Incluso en un mal día (de los de bajón) podemos llegar a preguntarnos si somos lo bastante inteligentes como para sostener una conversación futbolera (os puedo asegurar que lo somos, sin excepción, pero ¡¡¡cuidado si sabes más que él!!!) o simplemente si somos demasiado inteligentes como para estar con él. Sí, es cierto, nunca nos preguntamos si somos lo suficientemente tontas porque ahí no hay problema. Sabemos que somos lo bastante tontas como para aguantarle (todas llegamos a esa conclusión una vez u otra) pero no es problema que él detecte que no somos “muy inteligentes” porque a ellos, sin excepción, no les importa ser más inteligentes que nosotras.

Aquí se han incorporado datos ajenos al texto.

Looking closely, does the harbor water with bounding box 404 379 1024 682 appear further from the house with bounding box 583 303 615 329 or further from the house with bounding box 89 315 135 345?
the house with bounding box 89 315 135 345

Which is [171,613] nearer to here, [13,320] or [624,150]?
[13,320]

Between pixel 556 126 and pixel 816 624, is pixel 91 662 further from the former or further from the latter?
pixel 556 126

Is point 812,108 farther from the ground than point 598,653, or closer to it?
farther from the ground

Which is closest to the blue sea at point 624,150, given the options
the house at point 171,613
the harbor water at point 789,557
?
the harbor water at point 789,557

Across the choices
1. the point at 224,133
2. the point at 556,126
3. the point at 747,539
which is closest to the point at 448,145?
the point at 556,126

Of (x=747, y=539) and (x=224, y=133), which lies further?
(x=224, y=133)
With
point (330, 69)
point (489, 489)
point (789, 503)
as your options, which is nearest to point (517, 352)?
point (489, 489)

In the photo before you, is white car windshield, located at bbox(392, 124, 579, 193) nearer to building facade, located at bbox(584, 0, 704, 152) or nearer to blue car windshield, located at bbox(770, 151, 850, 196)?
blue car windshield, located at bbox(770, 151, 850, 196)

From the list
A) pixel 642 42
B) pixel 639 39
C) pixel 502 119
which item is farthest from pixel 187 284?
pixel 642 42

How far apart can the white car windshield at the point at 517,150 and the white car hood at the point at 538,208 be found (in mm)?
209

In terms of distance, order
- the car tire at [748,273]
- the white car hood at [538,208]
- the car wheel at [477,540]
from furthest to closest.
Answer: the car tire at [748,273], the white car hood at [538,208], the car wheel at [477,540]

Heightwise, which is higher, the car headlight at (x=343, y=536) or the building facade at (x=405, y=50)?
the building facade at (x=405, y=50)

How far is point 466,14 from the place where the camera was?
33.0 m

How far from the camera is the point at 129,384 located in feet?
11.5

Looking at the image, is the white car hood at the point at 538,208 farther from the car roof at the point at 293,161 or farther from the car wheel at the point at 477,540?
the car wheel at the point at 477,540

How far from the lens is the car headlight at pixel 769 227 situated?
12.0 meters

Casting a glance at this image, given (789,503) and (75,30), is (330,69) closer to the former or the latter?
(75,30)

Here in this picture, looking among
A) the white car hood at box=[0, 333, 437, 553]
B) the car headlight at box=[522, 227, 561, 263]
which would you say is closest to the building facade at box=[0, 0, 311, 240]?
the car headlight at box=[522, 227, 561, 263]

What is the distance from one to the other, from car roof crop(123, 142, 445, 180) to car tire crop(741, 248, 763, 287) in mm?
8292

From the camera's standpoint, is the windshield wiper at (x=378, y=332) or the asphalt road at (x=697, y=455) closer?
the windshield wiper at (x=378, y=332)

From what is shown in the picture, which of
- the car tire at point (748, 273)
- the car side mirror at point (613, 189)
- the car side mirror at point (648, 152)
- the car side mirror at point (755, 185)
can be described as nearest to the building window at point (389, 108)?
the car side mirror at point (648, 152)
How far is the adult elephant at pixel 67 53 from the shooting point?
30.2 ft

En fin, que creo que hay materia suficiente como para abrir un blog en el que de mi opinión (por supuesto se admiten comentarios) sobre todas estas preguntas (tan fuera de lugar muchas veces) y que suelen tener contestación general.

Así que este blog está dedicado a todas las mujeres que nos hacemos esas preguntas, que salimos bien paradas cuando las contestamos, que estamos en la liga de los “treintaitantos”, un poco ácidas y que muchas veces (no quiero parecer sobrada, pero debe de ser mi carácter) terminamos preguntándonos el famoso “¿cómo le aguanto?” o “¿qué tiene que me tiene?”. A esta pregunta siempre se puede responder como una amiga mía lo hacía: “tiene un no sé qué que le da un qué sé yo” (perdón si me paso con los acentos, pero es que una no puede tener mala leche y además buena ortografía, al menos no en mi caso), pero de eso ya hablaremos en otra ocasión.

… Se me olvidaba … También me voy a dedicar este blog a mí, que para eso lo escribo. Seguro que a nadie le interesa esto, pero me voy a quedar de a gusto …

Espero que nadie se sienta ofendido por las respuestas o los comentarios, es lo último que busco. Pretendo escribir (cuando me sale) con humor, aunque claro, eso depende del estado de ánimo.